Data supplied:
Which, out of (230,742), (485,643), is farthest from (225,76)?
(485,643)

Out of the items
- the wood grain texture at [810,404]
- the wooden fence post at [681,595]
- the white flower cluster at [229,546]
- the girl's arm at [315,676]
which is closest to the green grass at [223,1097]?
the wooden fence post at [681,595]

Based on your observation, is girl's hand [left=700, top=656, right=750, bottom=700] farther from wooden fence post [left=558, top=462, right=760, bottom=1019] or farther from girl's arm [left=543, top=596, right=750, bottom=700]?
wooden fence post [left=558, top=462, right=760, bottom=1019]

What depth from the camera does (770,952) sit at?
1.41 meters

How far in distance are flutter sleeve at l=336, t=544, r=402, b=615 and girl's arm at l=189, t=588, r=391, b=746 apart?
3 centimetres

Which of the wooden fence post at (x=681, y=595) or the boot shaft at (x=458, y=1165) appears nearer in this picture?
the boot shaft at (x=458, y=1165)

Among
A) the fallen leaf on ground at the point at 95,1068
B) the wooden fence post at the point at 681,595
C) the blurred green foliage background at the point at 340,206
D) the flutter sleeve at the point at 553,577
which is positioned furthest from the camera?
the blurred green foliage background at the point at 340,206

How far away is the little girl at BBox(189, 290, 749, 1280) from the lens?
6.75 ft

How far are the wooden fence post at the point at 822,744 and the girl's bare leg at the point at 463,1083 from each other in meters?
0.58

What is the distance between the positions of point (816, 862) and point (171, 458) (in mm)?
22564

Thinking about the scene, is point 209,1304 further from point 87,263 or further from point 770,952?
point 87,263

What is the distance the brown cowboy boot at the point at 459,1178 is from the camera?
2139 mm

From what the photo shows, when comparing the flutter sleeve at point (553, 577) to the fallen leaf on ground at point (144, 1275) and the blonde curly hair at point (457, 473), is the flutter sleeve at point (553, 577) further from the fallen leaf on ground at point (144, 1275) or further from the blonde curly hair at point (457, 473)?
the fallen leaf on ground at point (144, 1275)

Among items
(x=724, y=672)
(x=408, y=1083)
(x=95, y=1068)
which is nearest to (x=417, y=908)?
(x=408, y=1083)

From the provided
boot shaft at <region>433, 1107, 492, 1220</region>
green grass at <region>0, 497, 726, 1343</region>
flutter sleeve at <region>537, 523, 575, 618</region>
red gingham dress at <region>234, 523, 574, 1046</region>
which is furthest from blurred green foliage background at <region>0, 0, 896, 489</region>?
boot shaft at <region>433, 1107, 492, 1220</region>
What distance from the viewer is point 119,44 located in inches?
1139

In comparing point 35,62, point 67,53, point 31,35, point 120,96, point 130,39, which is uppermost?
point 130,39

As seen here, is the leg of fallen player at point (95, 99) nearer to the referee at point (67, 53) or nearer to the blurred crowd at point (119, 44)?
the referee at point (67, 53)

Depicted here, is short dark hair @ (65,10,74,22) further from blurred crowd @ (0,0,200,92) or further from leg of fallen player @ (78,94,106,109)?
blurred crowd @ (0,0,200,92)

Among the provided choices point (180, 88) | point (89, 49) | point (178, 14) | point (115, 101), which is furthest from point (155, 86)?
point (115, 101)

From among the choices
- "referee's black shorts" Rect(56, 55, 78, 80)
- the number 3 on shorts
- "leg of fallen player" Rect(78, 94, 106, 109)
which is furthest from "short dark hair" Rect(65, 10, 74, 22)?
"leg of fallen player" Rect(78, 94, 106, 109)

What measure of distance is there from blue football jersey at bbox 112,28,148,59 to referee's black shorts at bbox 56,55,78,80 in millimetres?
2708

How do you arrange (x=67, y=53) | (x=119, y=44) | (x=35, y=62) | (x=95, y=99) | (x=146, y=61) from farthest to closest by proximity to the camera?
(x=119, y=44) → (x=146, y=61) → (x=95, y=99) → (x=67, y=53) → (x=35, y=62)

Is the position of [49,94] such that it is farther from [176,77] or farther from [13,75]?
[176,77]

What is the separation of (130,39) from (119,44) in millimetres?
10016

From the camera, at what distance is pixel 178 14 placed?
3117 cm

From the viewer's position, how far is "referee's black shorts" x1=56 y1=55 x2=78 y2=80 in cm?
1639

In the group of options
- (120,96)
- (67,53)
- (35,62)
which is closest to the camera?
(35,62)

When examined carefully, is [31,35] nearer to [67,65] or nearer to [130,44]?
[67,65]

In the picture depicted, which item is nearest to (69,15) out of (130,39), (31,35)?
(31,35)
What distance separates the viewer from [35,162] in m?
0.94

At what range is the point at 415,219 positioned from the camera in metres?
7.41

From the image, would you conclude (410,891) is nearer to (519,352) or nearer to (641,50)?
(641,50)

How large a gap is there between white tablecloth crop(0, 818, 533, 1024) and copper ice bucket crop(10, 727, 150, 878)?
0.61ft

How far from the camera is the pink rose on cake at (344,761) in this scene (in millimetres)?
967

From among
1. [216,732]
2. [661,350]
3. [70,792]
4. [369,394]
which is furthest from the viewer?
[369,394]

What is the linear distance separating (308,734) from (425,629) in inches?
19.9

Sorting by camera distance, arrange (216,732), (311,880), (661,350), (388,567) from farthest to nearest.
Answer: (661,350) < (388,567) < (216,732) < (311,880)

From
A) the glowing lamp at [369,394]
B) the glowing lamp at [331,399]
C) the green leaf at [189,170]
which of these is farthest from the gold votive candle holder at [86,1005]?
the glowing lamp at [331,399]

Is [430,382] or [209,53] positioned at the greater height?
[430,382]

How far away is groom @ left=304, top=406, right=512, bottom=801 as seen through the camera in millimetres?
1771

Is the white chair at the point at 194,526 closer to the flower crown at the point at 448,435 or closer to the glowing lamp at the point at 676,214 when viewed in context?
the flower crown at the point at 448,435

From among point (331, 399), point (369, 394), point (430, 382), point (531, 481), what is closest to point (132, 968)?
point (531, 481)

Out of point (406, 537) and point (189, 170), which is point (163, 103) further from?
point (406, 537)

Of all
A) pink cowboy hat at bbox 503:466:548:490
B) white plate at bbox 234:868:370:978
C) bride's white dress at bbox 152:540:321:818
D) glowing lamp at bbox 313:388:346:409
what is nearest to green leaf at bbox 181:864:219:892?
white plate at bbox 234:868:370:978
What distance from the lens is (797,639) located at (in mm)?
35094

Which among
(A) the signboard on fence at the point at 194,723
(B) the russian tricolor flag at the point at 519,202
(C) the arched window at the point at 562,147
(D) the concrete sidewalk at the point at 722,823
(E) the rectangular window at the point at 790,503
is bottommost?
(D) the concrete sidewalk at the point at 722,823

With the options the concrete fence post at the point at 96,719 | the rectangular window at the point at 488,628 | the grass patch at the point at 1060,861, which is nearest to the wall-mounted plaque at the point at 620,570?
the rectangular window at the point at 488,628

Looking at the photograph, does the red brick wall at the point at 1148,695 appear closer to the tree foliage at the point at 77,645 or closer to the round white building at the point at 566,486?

Exercise brief:
Return all the data exactly as given.

Result of the exercise:
Which, out of (230,742), (485,643), is farthest from (225,76)?
(485,643)

Out of the items
- the wood grain texture at [810,404]
- the wooden fence post at [681,595]
- the white flower cluster at [229,546]
- the girl's arm at [315,676]
which is closest to the green grass at [223,1097]?
the wooden fence post at [681,595]

Based on your observation, is girl's hand [left=700, top=656, right=750, bottom=700] farther from wooden fence post [left=558, top=462, right=760, bottom=1019] or farther from girl's arm [left=543, top=596, right=750, bottom=700]?
wooden fence post [left=558, top=462, right=760, bottom=1019]

What depth from the camera does (770,952) sit at?
1.41 meters

How far in distance are flutter sleeve at l=336, t=544, r=402, b=615 and girl's arm at l=189, t=588, r=391, b=746 apart?
3 centimetres

Which of the wooden fence post at (x=681, y=595) or the boot shaft at (x=458, y=1165) appears nearer in this picture?
the boot shaft at (x=458, y=1165)

Among
A) the fallen leaf on ground at the point at 95,1068
B) the wooden fence post at the point at 681,595
C) the blurred green foliage background at the point at 340,206
D) the flutter sleeve at the point at 553,577
which is positioned furthest from the camera?
the blurred green foliage background at the point at 340,206

How far away is the little girl at BBox(189, 290, 749, 1280) from the lens?
6.75 ft

How far are the wooden fence post at the point at 822,744 and the girl's bare leg at the point at 463,1083 from each other in meters?
0.58

What is the distance between the positions of point (816, 862) and point (171, 458) (in mm)?
22564

Thinking about the scene, is point 209,1304 further from point 87,263 or further from point 770,952?
point 87,263

What is the distance the brown cowboy boot at the point at 459,1178 is from the camera?
2139 mm

From what the photo shows, when comparing the flutter sleeve at point (553, 577) to the fallen leaf on ground at point (144, 1275) and the blonde curly hair at point (457, 473), is the flutter sleeve at point (553, 577) further from the fallen leaf on ground at point (144, 1275) or further from the blonde curly hair at point (457, 473)?
the fallen leaf on ground at point (144, 1275)

Among items
(x=724, y=672)
(x=408, y=1083)
(x=95, y=1068)
which is nearest to (x=417, y=908)?
(x=408, y=1083)

From the provided
boot shaft at <region>433, 1107, 492, 1220</region>
green grass at <region>0, 497, 726, 1343</region>
flutter sleeve at <region>537, 523, 575, 618</region>
red gingham dress at <region>234, 523, 574, 1046</region>
which is furthest from blurred green foliage background at <region>0, 0, 896, 489</region>?
boot shaft at <region>433, 1107, 492, 1220</region>
What distance from the viewer is point 119,44 located in inches?
1139

In comparing point 35,62, point 67,53, point 31,35, point 120,96, point 130,39, which is uppermost?
point 130,39

As seen here, is the leg of fallen player at point (95, 99) nearer to the referee at point (67, 53) or nearer to the blurred crowd at point (119, 44)?
the referee at point (67, 53)

Depicted here, is short dark hair @ (65,10,74,22) further from blurred crowd @ (0,0,200,92) or further from leg of fallen player @ (78,94,106,109)?
blurred crowd @ (0,0,200,92)

Among the provided choices point (180, 88) | point (89, 49) | point (178, 14) | point (115, 101), which is furthest from point (155, 86)?
point (115, 101)

From among the choices
- "referee's black shorts" Rect(56, 55, 78, 80)
- the number 3 on shorts
- "leg of fallen player" Rect(78, 94, 106, 109)
which is furthest from "short dark hair" Rect(65, 10, 74, 22)?
"leg of fallen player" Rect(78, 94, 106, 109)

What measure of distance is there from blue football jersey at bbox 112,28,148,59 to referee's black shorts at bbox 56,55,78,80 in millimetres?
2708

How do you arrange (x=67, y=53) | (x=119, y=44) | (x=35, y=62) | (x=95, y=99) | (x=146, y=61) from farthest to closest by proximity to the camera?
(x=119, y=44) → (x=146, y=61) → (x=95, y=99) → (x=67, y=53) → (x=35, y=62)

Is the position of [49,94] such that it is farther from [176,77] or farther from [13,75]?
[176,77]

What is the separation of (130,39) from (119,44) in millimetres?
10016

From the camera, at what distance is pixel 178 14 placed?
3117 cm

From the viewer's position, how far is "referee's black shorts" x1=56 y1=55 x2=78 y2=80 in cm?
1639

In the group of options
- (120,96)
- (67,53)
- (35,62)
which is closest to the camera?
(35,62)

When examined carefully, is [31,35] nearer to [67,65] or nearer to [130,44]?
[67,65]

In the picture depicted, which item is nearest to (69,15) out of (130,39), (31,35)?
(31,35)
What distance separates the viewer from [35,162] in m?
0.94

At what range is the point at 415,219 positioned from the camera in metres?
7.41

From the image, would you conclude (410,891) is nearer to (519,352) or nearer to (641,50)?
(641,50)

How large a gap is there between white tablecloth crop(0, 818, 533, 1024) and copper ice bucket crop(10, 727, 150, 878)?
0.61ft

How far from the camera is the pink rose on cake at (344,761) in this scene (in millimetres)?
967

From among
1. [216,732]
2. [661,350]
3. [70,792]
4. [369,394]
which is furthest from the viewer?
[369,394]

What is the linear distance separating (308,734) from (425,629) in inches?
19.9

Sorting by camera distance, arrange (216,732), (311,880), (661,350), (388,567) from farthest to nearest.
Answer: (661,350) < (388,567) < (216,732) < (311,880)

From
A) the glowing lamp at [369,394]
B) the glowing lamp at [331,399]
C) the green leaf at [189,170]
which of these is farthest from the gold votive candle holder at [86,1005]?
the glowing lamp at [331,399]

Is [430,382] or [209,53] positioned at the greater height?
[430,382]

How far away is groom @ left=304, top=406, right=512, bottom=801 as seen through the camera in millimetres?
1771

Is the white chair at the point at 194,526 closer to the flower crown at the point at 448,435 or closer to the glowing lamp at the point at 676,214 when viewed in context?
the flower crown at the point at 448,435

From among point (331, 399), point (369, 394), point (430, 382), point (531, 481), what is closest to point (132, 968)?
point (531, 481)

Out of point (406, 537) and point (189, 170), which is point (163, 103) further from?
point (406, 537)

Of all
A) pink cowboy hat at bbox 503:466:548:490
B) white plate at bbox 234:868:370:978
C) bride's white dress at bbox 152:540:321:818
D) glowing lamp at bbox 313:388:346:409
what is nearest to green leaf at bbox 181:864:219:892?
white plate at bbox 234:868:370:978
What distance from the lens is (797,639) located at (in mm)?
35094

Which among
(A) the signboard on fence at the point at 194,723
(B) the russian tricolor flag at the point at 519,202
(C) the arched window at the point at 562,147
(D) the concrete sidewalk at the point at 722,823
(E) the rectangular window at the point at 790,503
is bottommost?
(D) the concrete sidewalk at the point at 722,823

With the options the concrete fence post at the point at 96,719 | the rectangular window at the point at 488,628 | the grass patch at the point at 1060,861, which is nearest to the wall-mounted plaque at the point at 620,570?
the rectangular window at the point at 488,628

Looking at the photograph, does the red brick wall at the point at 1148,695 appear closer to the tree foliage at the point at 77,645 or closer to the round white building at the point at 566,486?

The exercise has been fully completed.